(Data excerpts)
Content starts
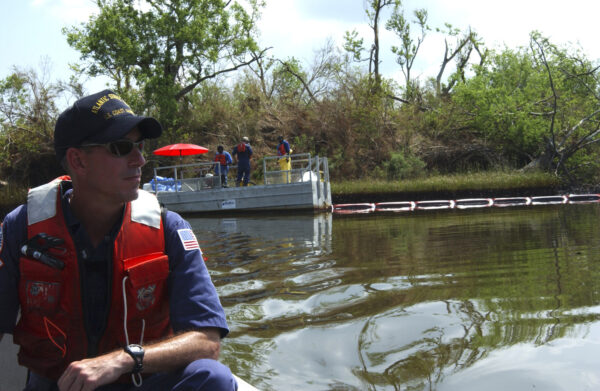 Photo: U.S. Coast Guard safety officer navigates through flooded area.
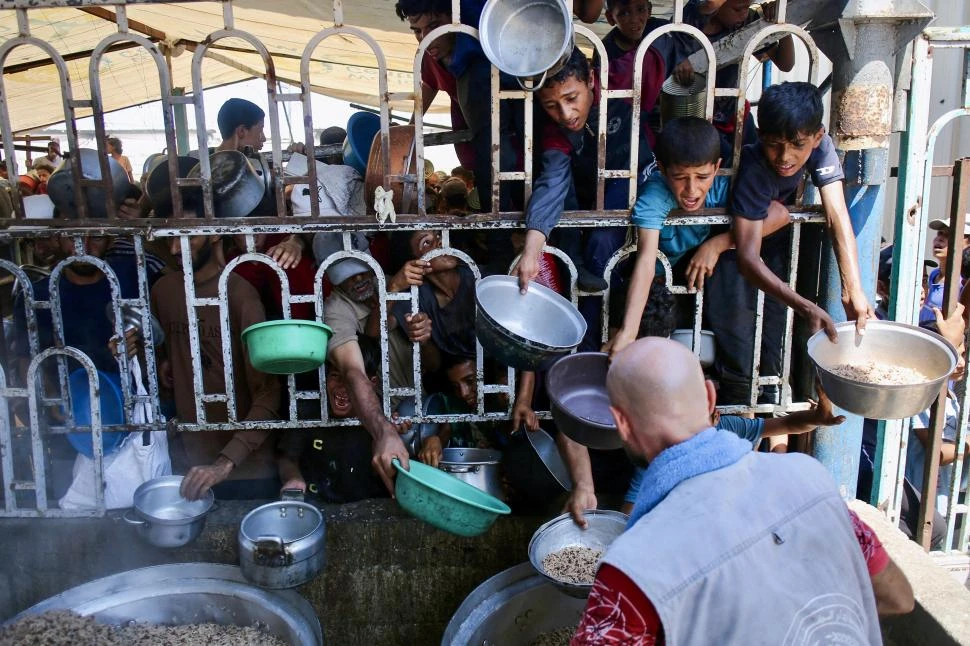 PANZAS VACÍAS. Los niños palestinos se agolpan para conseguir un plato de comida en la cocina comunitaria en el área de Mawasi, en Jan Yunis.  afp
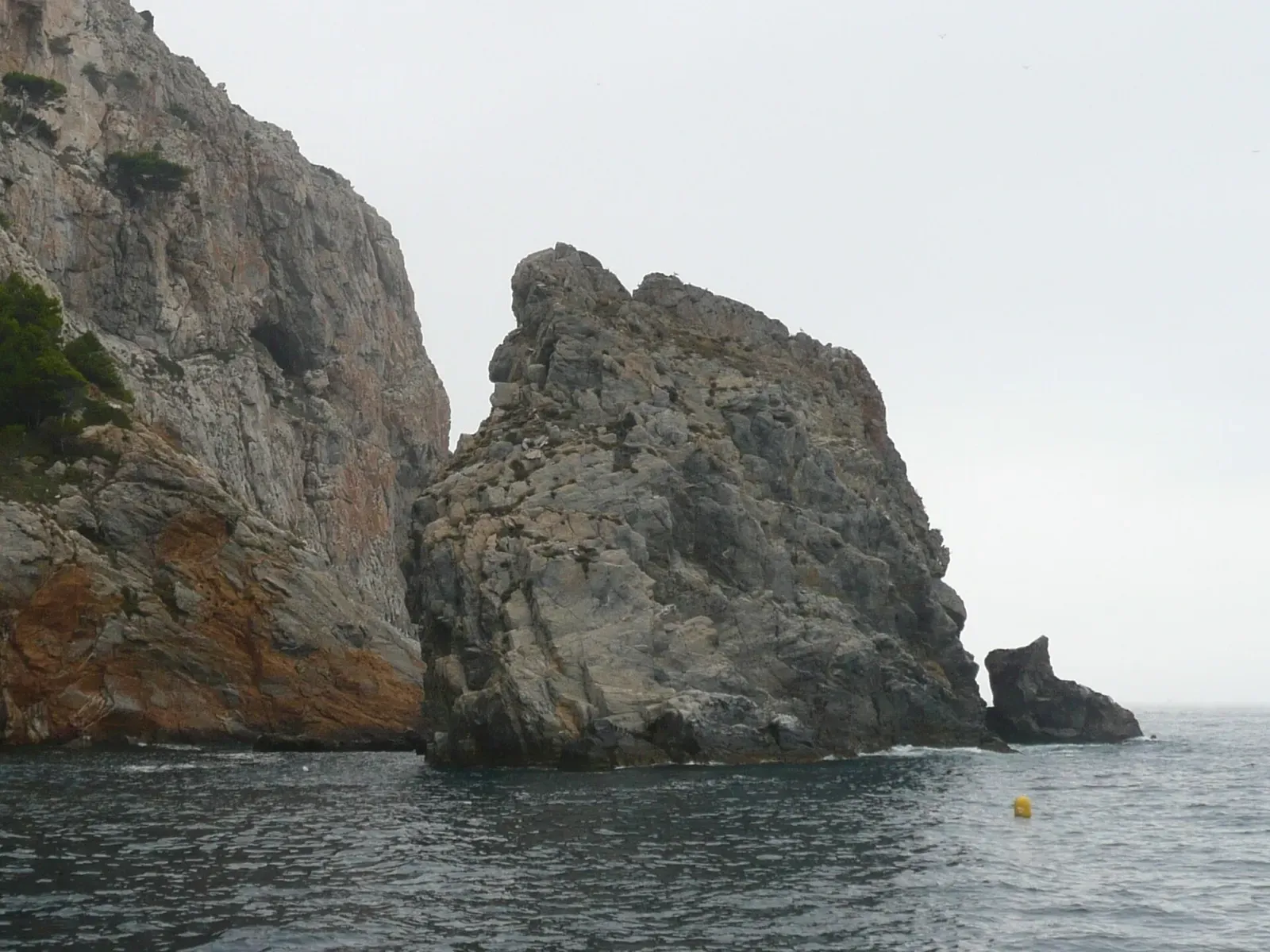 El Gat sea stack at Cap Norfeu, its rock pillar rising from the water on the west side — Cap de Norfeu, Cap de Creus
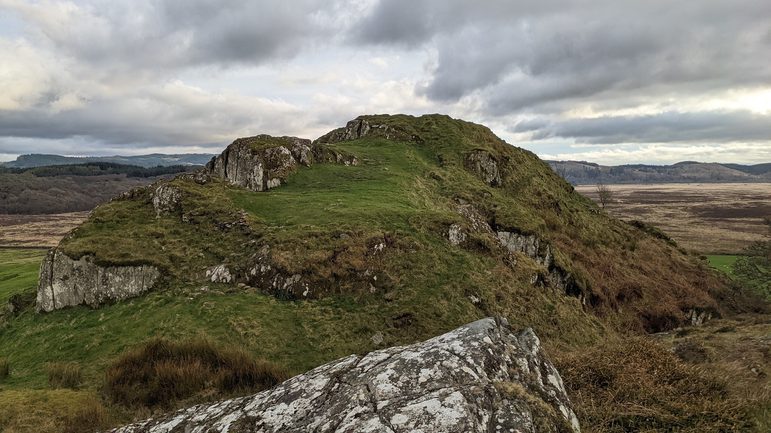 A grassy hill with rocks and heather. More hills and forests are visible behind the hill.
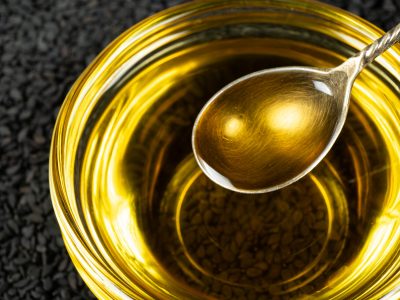 Unrefined cold pressed sesame oil in a glass bowl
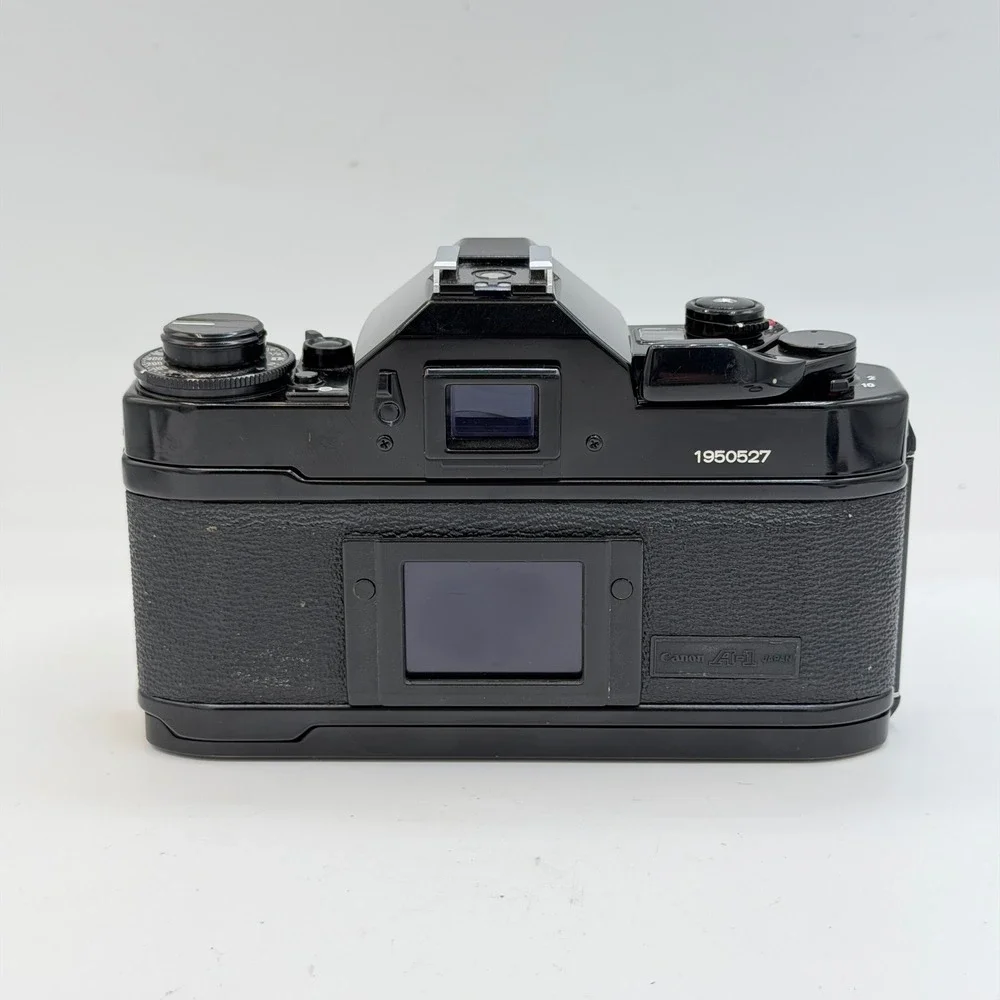 Canon A-1 35mm Film SLR Camera with FD 50mm 1:1.8 Lens, Filter, Cap Black TESTED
Content ends
WORK INSTRUCTIONS
Write the lines above out again exactly, excluding every picture.

RESULT OF THIS TASK
 Photo: U.S. Coast Guard safety officer navigates through flooded area.
 PANZAS VACÍAS. Los niños palestinos se agolpan para conseguir un plato de comida en la cocina comunitaria en el área de Mawasi, en Jan Yunis.  afp
 El Gat sea stack at Cap Norfeu, its rock pillar rising from the water on the west side — Cap de Norfeu, Cap de Creus
 A grassy hill with rocks and heather. More hills and forests are visible behind the hill.
 Unrefined cold pressed sesame oil in a glass bowl
 Canon A-1 35mm Film SLR Camera with FD 50mm 1:1.8 Lens, Filter, Cap Black TESTED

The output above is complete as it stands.